== PROVIDED RECORDS

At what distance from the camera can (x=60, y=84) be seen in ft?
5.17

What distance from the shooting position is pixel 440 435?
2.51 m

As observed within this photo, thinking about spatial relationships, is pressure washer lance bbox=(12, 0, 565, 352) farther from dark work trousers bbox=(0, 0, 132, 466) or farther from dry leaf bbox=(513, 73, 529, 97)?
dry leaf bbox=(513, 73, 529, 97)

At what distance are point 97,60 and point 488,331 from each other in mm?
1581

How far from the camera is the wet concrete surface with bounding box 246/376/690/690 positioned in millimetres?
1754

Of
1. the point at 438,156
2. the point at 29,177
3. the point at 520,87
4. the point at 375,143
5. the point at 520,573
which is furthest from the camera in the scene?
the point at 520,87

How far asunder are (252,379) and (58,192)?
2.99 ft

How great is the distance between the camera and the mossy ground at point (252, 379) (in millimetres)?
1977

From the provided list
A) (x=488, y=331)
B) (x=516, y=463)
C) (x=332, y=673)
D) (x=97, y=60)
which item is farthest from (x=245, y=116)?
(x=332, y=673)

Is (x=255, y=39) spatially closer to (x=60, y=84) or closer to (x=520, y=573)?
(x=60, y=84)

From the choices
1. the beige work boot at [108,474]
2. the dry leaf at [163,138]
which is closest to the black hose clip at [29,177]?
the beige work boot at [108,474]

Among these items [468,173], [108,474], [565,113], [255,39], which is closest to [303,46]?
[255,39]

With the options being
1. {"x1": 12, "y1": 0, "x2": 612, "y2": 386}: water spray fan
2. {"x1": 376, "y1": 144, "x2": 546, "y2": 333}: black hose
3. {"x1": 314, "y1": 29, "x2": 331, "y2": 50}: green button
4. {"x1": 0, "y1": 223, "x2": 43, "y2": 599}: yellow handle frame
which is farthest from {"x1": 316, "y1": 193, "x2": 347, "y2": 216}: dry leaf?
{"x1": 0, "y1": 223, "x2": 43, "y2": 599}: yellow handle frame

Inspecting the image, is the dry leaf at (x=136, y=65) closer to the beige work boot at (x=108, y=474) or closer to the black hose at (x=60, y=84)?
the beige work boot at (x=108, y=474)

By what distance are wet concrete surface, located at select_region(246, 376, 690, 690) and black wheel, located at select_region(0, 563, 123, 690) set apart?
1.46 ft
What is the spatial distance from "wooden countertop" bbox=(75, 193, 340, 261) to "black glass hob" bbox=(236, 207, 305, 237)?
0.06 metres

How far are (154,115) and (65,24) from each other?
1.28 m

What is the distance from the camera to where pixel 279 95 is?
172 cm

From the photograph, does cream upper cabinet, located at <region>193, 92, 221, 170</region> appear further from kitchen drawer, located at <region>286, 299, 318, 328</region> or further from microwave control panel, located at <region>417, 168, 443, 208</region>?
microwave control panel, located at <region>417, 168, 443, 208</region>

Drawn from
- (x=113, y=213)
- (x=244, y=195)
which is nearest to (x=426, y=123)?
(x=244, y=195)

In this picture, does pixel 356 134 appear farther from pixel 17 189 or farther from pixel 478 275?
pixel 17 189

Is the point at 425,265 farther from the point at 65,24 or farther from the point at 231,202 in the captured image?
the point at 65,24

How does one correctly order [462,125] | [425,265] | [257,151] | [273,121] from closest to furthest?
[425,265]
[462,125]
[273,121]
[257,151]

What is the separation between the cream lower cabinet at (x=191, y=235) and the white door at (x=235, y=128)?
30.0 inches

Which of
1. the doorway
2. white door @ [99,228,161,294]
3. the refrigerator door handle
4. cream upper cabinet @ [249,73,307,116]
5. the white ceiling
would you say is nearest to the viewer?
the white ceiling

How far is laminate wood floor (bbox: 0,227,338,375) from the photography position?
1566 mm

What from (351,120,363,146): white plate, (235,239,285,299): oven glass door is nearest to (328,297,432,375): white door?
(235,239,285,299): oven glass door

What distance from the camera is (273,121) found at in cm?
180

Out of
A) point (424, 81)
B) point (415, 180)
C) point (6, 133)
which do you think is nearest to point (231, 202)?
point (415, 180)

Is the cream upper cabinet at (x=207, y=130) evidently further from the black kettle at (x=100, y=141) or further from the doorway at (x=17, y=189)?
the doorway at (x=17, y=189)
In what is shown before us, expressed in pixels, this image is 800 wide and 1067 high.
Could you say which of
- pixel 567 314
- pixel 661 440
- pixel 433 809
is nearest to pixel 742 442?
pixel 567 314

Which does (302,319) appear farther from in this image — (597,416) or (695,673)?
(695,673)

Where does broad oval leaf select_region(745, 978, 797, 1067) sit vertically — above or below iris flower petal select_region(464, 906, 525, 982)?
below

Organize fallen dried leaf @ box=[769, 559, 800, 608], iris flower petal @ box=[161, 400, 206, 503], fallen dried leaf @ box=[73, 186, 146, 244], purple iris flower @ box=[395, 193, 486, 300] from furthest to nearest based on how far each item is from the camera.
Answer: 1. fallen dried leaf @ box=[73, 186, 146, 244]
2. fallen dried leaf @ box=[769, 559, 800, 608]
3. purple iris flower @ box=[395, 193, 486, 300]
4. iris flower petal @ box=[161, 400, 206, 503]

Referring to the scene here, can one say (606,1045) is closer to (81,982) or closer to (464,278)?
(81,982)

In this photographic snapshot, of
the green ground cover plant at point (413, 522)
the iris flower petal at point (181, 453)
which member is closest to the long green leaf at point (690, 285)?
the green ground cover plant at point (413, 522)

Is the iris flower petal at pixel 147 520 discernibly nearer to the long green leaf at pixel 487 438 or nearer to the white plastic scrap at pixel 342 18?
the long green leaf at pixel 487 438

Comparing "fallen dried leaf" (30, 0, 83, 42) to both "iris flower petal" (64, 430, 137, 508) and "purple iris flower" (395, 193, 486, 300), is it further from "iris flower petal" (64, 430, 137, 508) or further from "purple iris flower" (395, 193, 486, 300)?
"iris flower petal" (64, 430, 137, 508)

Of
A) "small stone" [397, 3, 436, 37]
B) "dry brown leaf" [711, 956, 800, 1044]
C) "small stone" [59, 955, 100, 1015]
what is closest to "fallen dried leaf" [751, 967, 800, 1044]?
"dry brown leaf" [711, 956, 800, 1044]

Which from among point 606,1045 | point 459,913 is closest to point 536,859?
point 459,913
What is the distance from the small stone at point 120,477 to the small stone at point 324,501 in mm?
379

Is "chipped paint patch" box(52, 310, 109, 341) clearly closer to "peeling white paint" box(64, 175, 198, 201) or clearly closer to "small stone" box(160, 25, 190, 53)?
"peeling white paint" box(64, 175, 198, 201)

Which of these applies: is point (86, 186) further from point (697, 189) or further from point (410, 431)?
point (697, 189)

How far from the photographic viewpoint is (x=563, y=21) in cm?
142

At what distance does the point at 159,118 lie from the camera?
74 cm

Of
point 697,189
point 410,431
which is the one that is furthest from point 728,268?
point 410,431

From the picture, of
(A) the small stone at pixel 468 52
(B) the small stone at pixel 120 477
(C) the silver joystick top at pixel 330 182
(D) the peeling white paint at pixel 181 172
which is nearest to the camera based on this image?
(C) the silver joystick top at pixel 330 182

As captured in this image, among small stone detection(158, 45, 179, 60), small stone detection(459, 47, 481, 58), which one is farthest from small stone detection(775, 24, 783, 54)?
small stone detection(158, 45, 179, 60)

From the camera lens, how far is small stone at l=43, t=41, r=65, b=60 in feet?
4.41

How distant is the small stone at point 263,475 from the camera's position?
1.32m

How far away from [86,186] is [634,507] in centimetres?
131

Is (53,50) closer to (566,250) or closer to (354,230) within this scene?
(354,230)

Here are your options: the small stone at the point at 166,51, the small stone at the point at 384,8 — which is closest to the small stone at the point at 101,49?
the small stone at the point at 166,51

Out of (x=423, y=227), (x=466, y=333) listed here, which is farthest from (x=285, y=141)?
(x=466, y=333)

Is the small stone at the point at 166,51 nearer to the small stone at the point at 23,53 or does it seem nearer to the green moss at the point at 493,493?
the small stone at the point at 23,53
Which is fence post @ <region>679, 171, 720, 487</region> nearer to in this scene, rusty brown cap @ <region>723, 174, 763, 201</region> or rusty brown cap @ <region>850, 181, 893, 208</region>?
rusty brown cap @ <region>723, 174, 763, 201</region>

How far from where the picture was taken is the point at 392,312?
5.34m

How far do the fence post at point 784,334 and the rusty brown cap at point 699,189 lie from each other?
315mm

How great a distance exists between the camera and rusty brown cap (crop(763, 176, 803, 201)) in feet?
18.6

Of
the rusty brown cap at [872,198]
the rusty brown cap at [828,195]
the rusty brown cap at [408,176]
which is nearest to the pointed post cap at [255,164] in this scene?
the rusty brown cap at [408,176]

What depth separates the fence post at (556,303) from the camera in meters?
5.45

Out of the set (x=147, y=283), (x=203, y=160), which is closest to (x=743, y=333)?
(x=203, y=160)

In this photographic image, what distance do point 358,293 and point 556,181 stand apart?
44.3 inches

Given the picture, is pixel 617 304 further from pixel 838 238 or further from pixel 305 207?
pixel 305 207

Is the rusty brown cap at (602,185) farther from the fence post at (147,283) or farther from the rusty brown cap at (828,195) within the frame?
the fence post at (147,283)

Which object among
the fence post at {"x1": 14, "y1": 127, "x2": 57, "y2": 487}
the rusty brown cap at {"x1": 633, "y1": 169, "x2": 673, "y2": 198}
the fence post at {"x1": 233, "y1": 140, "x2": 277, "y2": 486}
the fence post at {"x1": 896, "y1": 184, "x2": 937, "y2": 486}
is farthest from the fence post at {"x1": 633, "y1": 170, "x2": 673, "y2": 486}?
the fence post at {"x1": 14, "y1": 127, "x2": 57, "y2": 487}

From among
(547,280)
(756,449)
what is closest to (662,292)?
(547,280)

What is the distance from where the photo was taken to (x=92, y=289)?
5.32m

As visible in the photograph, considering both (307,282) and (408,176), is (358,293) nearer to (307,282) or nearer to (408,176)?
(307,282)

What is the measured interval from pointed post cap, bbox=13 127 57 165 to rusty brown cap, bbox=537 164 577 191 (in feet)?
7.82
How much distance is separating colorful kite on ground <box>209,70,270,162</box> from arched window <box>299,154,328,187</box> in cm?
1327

====

WORK TO BE COMPLETED:
Quote, word for word, every line starting at the one that contains "What is the distance from where" and ending with the final line of the entries.

TASK ANSWER:
What is the distance from where the photo was taken to (x=92, y=289)?
5.32m

As visible in the photograph, considering both (307,282) and (408,176), is (358,293) nearer to (307,282) or nearer to (408,176)?
(307,282)

What is the measured interval from pointed post cap, bbox=13 127 57 165 to rusty brown cap, bbox=537 164 577 191 (in feet)?
7.82
How much distance is separating colorful kite on ground <box>209,70,270,162</box> from arched window <box>299,154,328,187</box> in cm?
1327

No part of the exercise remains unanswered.